The Fortress Walls: Engineering Zero-Trust Security into the Ephemeral Infrastructure#
Building an immutable infrastructure is an exercise in discipline, but making it secure without sacrificing portability is an architectural challenge. After laying the foundations of the Ephemeral Castle on Proxmox and establishing the reconciliation loop with Flux, I realized that the foundations were solid but the walls were still vulnerable. Secrets resided in SOPS-encrypted YAML files within the Git repository: a functional solution, but one that introduced significant operational friction and too tight a coupling with local encryption keys.
In this technical chronicle, I document the transition to a production-grade security model, where trust is never presumed (Zero-Trust) and secrets flow as dynamic entities, never persisted on disk in cleartext.

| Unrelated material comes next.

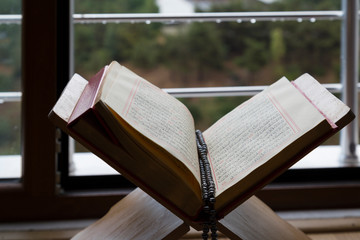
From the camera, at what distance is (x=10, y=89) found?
1.32 m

The Spark: The Zero Point of Trust with TazPod#
Every fortress needs a key, but where does this key reside when the knight is nomadic? My answer is TazPod. Before I can launch a single Terraform command, I must establish a secure channel to my source of truth: Infisical.
I decided to use TazPod not just as a development environment, but as a true “identity anchor.” Through the tazpod pull command, I activate the “Ghost Mount.” In this state, TazPod creates an isolated Linux namespace and mounts an encrypted memory area where it downloads Infisical session tokens. This step is crucial: the tokens that allow Terraform to read the cluster keys never touch the guest computer’s disk in cleartext.
Why Infisical? The choice fell on Infisical (EU instance for compliance and latency) to overcome the limits of SOPS. SOPS requires every collaborator (or every CI/CD instance) to possess the Age private key or access to a KMS. With Infisical, I centralized secret management into a platform that offers audit logs, rotation, and, most importantly, native integration with Kubernetes via Machine Identities.
Once TazPod was unlocked, I populated the secrets.tfvars file with the Machine Identity’s client_id and client_secret. This file is the “beachhead”: it is the only sensitive information needed to start the automation dance, and it is strictly excluded from version control via .gitignore.
Phase 1: Hardening the Heart - Talos Secretbox and etcd Encryption#
Kubernetes, by its nature, stores all resources, including Secret, within etcd. If an attacker were to gain access to etcd data files on the Control Plane disk, they could extract every key, certificate, or password in the cluster. In a standard configuration, this data is stored in cleartext.
The Technical Reasoning#
I decided to implement Talos Secretbox Encryption. Talos allows patching the node configuration to include a 32-byte encryption key (AES-GCM) that is used to encrypt data before it is written to etcd.
Why not use native Kubernetes encryption (EncryptionConfiguration)? The answer lies in the operational simplicity of Talos. Managing EncryptionConfiguration manually requires creating files on the node and managing rotation via the API server. Talos abstracts this process into its declarative configuration, allowing me to manage the key like any other IaC parameter.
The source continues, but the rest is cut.